Ah, consistency, pt 2.

Today: no Foreign Office ministers will visit Ukraine during Euro 2012 in protest at the "selective justice" meted out to former prime minister Yulia Tymoshenko. (Although, strangely, most accounts of her trial for abuse of office miss out the fact that her former coalition partner Viktor Yushchenko testified against her.)

Yesterday: Sri Lankan president Mahinda Rajapaksa was welcomed into the UK for a handshake with a grinning Liz. Rajapaska's leading political opponent General Sarath Fonseka is currently imprisoned, having been found guilty first of corruption and then of daring to suggest that senior government officials were responsible for war crimes at the end of the country's civil war, something now so well documented as to be undeniable. The UN Secretary General's advisory panel found that tens of thousands of civilians died in the last 5 months of the war, with most killed as a result of Sri Lankan military shelling.

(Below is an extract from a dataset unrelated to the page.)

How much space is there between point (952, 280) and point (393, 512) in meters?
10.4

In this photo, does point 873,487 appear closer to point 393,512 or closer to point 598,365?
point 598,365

(Oh, and it does seem ever so slightly hypocritical we're not officially going to Euro 2012 when very shortly dozens of state representatives from far more repressive and authoritarian regimes than Ukraine will be coming to London for the Olympics. Ahmadinejad might not be travelling, but you can bet that the Saudis will, despite it being highly unlikely that the country will field a single female athlete.)